Two offers, two different pricing conventions. Here's the math to translate factor rates into APR so you can compare apples to apples.
If you've gotten two offers — one quoting a 22% APR and one quoting a 1.28 factor rate — you've already hit the trickiest comparison in small business finance. They're priced in different units. Without converting them to the same scale, you can't tell which is actually cheaper. Here's the math, in plain English.
APR (Annual Percentage Rate) is the cost of borrowing expressed as a percentage of the principal, normalized to one year. A $50,000 loan at 22% APR over 24 months means roughly $11,000-12,000 in total interest, repaid in 24 monthly installments. Pay it off in month 12 instead of 24 and you save half the interest.
A factor rate is a multiplier on principal. 1.28 means you'll repay 1.28 × the amount funded — total. A $50,000 advance at a 1.28 factor means $64,000 total repayment, regardless of how fast you pay it.
Crucially: factor rates ignore time. A 1.28 over 12 months and a 1.28 over 6 months cost the same dollars but the second one is twice as expensive in APR-equivalent terms because your money is tied up half as long.
To convert a factor rate to an approximate APR, use:
APR ≈ (factor − 1) × (12 ÷ months of repayment) × 100
So 1.28 over 12 months → 0.28 × (12÷12) = 28% APR-equivalent. 1.28 over 9 months → 0.28 × (12÷9) ≈ 37% APR-equivalent. 1.28 over 18 months → 0.28 × (12÷18) ≈ 19%. Shorter terms compress the same fixed cost into less time, which raises the APR-equivalent.
This is an approximation — the precise APR involves the daily debit pattern and is slightly higher because you're paying down principal as you go. But it's accurate within a few percentage points and good enough for decision-making. For the full framework with worked examples, a HowTo methodology, and a calculator that surfaces both simple-cost AND effective amortizing APR, see Factor rate to APR — the real cost of MCAs and RBFs.
You have two offers for $50,000:
On total dollars, Offer A is about $1,700 cheaper. But Offer A repays over 24 months vs. 9 months, so its impact on monthly cash flow is much lighter ($2,594/mo vs. roughly $7,100/mo equivalent for the MCA's daily debits). Choose based on whether your business can absorb the heavier daily debit, not just the total dollar cost.
APR and factor rates aren't the same and can't be compared by eye. Run the conversion every time. ClearValue Lending presents every offer with both numbers visible by default — that's the bare minimum any honest funding platform or broker should do. The CFPB and FTC both publish guidance on small business financing cost transparency. For more on the underlying products, see MCA vs. bank loan and Short-term vs. long-term financing.
Use this approximation: APR ≈ (factor − 1) × (12 ÷ months of repayment) × 100. Example: a 1.30 factor over 9 months ≈ 0.30 × (12÷9) ≈ 40% APR-equivalent. A 1.30 over 18 months ≈ 0.30 × (12÷18) ≈ 20%. The true amortizing APR is slightly higher because daily debits pay down principal as you go, but this approximation is accurate within a few percentage points.

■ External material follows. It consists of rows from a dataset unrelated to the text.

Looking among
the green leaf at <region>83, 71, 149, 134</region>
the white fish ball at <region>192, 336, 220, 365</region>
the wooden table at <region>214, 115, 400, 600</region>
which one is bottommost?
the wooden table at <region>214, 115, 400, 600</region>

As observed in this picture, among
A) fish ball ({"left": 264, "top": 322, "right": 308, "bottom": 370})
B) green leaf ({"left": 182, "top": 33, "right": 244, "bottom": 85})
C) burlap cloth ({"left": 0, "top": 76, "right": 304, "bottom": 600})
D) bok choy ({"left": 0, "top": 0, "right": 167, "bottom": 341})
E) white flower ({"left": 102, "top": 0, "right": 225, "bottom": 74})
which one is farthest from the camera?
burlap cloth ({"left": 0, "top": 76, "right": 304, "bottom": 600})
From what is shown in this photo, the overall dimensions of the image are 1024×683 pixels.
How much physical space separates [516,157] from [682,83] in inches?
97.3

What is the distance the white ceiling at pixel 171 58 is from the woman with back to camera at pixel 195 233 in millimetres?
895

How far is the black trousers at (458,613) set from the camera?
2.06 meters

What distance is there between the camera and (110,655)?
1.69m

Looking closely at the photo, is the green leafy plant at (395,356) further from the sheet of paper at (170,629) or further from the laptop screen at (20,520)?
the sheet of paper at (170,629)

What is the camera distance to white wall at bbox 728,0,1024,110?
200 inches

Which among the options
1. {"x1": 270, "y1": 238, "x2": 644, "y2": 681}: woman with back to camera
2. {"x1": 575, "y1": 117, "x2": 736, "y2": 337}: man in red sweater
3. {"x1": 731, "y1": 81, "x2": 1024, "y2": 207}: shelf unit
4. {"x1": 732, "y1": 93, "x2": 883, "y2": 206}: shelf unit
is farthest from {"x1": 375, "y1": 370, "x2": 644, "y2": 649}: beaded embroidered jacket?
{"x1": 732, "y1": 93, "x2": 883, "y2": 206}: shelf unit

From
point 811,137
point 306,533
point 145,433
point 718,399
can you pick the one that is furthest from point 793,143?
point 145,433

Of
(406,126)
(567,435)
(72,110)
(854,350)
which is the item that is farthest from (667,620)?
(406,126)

APR (Annual Percentage Rate) expresses cost as a percentage of principal, normalized to one year. It accrues over time, so paying off early reduces total cost. A factor rate is a fixed multiplier on principal — 1.30 means total repayment is 1.30× the funded amount, regardless of how fast you repay (unless the contract includes a prepayment discount).

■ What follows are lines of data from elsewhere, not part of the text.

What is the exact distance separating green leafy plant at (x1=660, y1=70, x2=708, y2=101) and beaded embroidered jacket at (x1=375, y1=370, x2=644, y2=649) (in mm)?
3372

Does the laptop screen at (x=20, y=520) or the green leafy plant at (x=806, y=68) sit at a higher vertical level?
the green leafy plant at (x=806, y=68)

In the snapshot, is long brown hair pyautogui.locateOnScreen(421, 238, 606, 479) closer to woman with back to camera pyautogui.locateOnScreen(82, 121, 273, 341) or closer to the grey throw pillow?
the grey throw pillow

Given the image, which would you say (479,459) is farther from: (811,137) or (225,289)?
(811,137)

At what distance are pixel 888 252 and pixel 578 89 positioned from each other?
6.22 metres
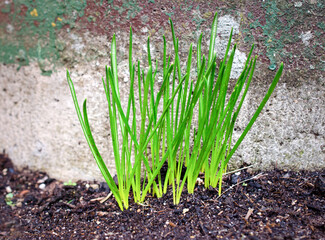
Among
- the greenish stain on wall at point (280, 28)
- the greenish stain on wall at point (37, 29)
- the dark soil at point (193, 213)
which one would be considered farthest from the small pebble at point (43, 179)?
the greenish stain on wall at point (280, 28)

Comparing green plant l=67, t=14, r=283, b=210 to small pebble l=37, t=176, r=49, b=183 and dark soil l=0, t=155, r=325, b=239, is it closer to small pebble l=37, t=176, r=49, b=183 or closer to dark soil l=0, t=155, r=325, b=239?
dark soil l=0, t=155, r=325, b=239

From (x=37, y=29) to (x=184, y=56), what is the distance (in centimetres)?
77

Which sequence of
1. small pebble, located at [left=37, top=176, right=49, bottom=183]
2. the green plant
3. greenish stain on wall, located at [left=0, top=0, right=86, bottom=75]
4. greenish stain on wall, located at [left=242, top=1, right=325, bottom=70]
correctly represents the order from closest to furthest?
the green plant
greenish stain on wall, located at [left=242, top=1, right=325, bottom=70]
greenish stain on wall, located at [left=0, top=0, right=86, bottom=75]
small pebble, located at [left=37, top=176, right=49, bottom=183]

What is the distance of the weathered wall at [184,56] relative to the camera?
1195 millimetres

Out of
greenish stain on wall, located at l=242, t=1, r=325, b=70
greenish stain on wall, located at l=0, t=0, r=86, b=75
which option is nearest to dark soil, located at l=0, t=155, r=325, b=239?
greenish stain on wall, located at l=242, t=1, r=325, b=70

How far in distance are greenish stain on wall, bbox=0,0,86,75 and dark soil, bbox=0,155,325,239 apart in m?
0.67

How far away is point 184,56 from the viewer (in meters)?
1.23

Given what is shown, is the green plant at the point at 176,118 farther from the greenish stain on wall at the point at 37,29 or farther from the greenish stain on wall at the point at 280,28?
the greenish stain on wall at the point at 37,29

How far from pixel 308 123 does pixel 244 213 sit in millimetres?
517

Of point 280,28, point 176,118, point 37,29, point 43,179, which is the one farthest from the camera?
point 43,179

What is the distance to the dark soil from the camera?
0.94m

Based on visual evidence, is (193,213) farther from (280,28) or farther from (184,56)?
(280,28)

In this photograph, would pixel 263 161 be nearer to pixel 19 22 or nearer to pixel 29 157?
pixel 29 157

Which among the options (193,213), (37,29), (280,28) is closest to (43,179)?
(37,29)
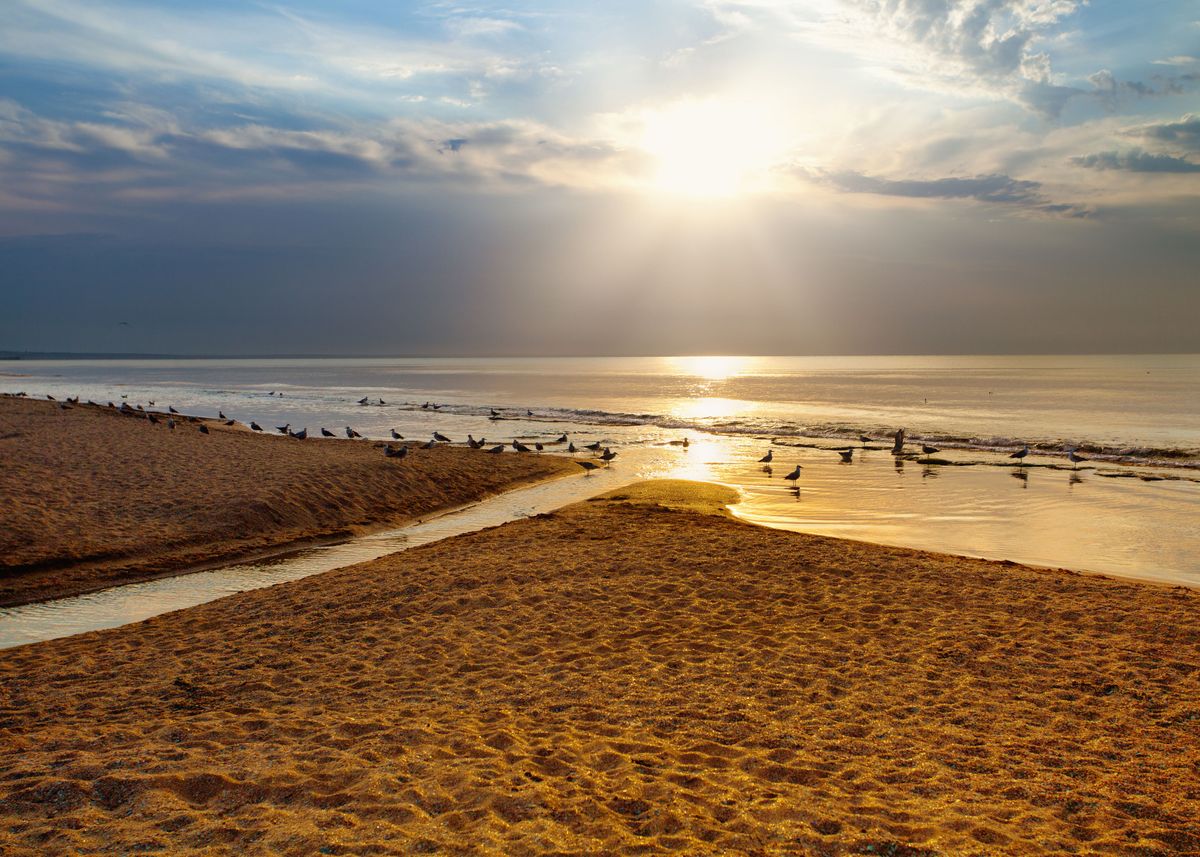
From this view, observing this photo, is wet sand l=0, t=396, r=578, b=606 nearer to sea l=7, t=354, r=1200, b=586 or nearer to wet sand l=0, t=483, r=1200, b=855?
wet sand l=0, t=483, r=1200, b=855

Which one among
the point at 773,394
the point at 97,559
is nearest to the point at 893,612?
the point at 97,559

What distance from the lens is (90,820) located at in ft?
15.1

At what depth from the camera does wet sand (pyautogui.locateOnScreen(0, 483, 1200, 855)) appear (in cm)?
465

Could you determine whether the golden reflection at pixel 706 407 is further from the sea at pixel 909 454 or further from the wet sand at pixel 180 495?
A: the wet sand at pixel 180 495

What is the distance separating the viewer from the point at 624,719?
6418mm

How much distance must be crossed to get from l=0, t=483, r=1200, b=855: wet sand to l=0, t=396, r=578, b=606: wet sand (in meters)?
Result: 3.94

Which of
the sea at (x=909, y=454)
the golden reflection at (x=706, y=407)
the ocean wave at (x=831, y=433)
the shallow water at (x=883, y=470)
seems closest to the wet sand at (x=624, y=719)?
the shallow water at (x=883, y=470)

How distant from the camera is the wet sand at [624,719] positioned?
Answer: 4.65 m

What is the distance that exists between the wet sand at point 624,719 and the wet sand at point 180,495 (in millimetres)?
3936

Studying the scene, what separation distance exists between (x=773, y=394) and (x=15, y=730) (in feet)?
282

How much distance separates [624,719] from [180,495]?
1411cm

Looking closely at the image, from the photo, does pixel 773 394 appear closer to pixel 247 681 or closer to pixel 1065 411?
pixel 1065 411

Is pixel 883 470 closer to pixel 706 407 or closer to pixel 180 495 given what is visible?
pixel 180 495

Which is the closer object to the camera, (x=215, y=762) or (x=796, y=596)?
(x=215, y=762)
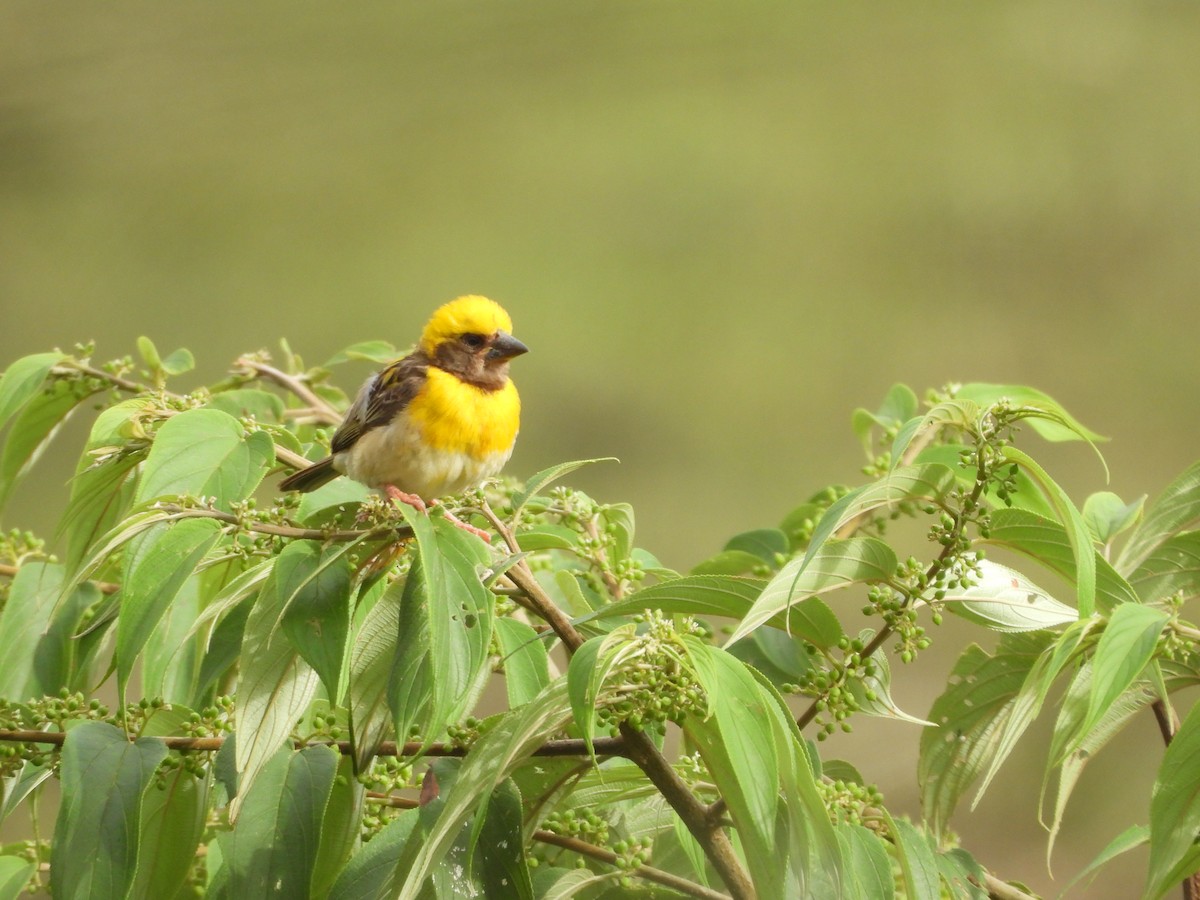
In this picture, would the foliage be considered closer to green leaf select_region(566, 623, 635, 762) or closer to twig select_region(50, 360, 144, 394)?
green leaf select_region(566, 623, 635, 762)

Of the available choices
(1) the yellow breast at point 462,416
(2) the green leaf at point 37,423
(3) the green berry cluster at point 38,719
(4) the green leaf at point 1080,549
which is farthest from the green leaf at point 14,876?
(4) the green leaf at point 1080,549

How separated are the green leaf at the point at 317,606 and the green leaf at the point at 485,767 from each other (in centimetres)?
10

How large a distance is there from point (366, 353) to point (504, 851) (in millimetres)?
860

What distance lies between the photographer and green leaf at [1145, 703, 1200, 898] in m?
0.64

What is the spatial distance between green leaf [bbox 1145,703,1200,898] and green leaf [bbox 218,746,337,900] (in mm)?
488

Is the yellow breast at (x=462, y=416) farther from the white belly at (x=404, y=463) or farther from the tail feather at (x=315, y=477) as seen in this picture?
the tail feather at (x=315, y=477)

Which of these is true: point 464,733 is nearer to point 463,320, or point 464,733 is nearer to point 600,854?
point 600,854

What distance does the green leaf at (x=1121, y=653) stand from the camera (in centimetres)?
59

MCAs are legally structured as the purchase of future receivables, not loans, so they fall outside the Truth in Lending Act's APR-disclosure requirements that apply to consumer credit. State commercial financing disclosure laws (CA, NY, VA, UT, GA) now require APR-equivalent disclosure on small business MCAs sold in those states; most states still don't.
No. A 1.20 over 6 months can be more expensive on an APR-equivalent basis than a 1.30 over 12 months, because the shorter term compresses the same fixed cost into less time. Always run the APR conversion and look at both total dollar cost and APR-equivalent before comparing offers.
Demand five numbers in writing: total dollar cost of capital, APR-equivalent (even on factor-rate offers), repayment schedule (monthly, weekly, daily), term length in months or business days, and prepayment treatment (discount, no change, or penalty). Any lender who can't or won't provide all five is a red flag.
Depends on the term. A 22% APR term loan over 24 months costs about $12,300 in interest ($2,594/month). A 1.28 factor MCA over 9 months costs $14,000 ($339/day debit). Total dollar cost is similar; cash-flow burden is very different — the MCA's daily debit equivalent is roughly $7,100/month. Choose based on whether your business can absorb the heavier daily debit.